José Luis Cuevas:  A theme for the year 1968 was theme of violence and crime. Well, I remember that I was staying at a hotel very close to Washington Square, and I was dealing then with the subject of crime and the subject of violence, and I would look out the window and see Washington Square and see the mounted police who came to disperse the protestors, since 68 was the year of the great student revolutions. In May the revolution had taken place in Paris, and afterwards in the United States, in New York, I could look out the window and see the violence in Washington Square. And this was exactly the theme I was dealing with. Afterwards, turning on the television one could see the assassination of Robert Kennedy live, then that of Martin Luther King, which was another crime at that time. Even the attempt against Andy Warhol, the pop artist, who also in 1968 was fired on by one of his superstars, as they were called then. Afterwards, I was to return to Mexico, after finishing my work, and the student movement began in Mexico, terminating with the crime of Tlatelolco.

LatinArt:  On what are you working at the present time?
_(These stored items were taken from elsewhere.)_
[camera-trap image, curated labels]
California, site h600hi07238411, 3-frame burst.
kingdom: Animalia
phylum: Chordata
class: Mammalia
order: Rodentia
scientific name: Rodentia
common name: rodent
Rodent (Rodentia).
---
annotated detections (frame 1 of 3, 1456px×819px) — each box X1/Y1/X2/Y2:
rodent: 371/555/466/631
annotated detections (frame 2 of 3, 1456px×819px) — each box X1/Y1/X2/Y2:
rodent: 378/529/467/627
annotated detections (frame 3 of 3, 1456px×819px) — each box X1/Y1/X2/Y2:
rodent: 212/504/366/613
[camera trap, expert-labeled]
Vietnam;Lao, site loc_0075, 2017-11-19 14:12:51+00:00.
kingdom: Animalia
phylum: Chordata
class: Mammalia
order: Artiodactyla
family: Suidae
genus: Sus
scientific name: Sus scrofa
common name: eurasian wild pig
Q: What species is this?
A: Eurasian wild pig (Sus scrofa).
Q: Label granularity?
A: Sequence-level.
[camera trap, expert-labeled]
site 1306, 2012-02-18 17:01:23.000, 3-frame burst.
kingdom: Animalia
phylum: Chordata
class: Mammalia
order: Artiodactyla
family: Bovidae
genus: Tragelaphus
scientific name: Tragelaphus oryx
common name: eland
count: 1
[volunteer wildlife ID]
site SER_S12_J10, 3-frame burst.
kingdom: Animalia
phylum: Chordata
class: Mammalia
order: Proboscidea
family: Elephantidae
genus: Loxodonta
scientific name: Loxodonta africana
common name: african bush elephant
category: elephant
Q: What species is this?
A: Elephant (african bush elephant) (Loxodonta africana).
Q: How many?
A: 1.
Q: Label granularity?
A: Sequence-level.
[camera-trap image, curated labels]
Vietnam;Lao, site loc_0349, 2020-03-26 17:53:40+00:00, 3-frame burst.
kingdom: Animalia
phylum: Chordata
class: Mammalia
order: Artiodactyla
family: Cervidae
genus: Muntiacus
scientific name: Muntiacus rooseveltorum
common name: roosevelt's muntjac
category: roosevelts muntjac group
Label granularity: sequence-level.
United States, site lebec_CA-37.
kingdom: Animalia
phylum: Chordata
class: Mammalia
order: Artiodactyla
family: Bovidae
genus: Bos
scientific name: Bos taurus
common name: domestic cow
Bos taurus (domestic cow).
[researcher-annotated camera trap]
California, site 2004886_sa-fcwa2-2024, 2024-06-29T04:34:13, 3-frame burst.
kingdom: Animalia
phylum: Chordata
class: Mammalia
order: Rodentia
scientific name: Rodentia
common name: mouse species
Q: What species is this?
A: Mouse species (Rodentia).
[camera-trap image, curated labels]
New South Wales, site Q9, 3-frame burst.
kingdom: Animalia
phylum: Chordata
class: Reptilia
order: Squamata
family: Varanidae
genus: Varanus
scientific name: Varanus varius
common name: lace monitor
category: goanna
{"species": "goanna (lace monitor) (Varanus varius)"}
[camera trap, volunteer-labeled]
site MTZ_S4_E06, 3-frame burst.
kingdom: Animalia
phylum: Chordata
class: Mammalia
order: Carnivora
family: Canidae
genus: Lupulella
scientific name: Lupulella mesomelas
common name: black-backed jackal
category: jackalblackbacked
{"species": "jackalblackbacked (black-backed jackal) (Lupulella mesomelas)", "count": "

What are your new projects?

José Luis Cuevas:  Well, lately I have been working alot on sculptures. I am a sculptor who discovered my vocation as a sculptor rather late, approximately some fifteen years ago when I did my first sculpture. The first important, monumental, sculpture is The Giantess. I did this in the year 1991, and it stands in the center of the patio at the José Luis Cuevas Museum. Precisely in these days I will be inaugurating a sculpture in Mexico City, within a very short time since it has now been finished and is going to be placed in the Paseo de la Reforma and Palmas. It is an enormous bronze horse. A horse which is not like horses, but as I imagine a horse could be.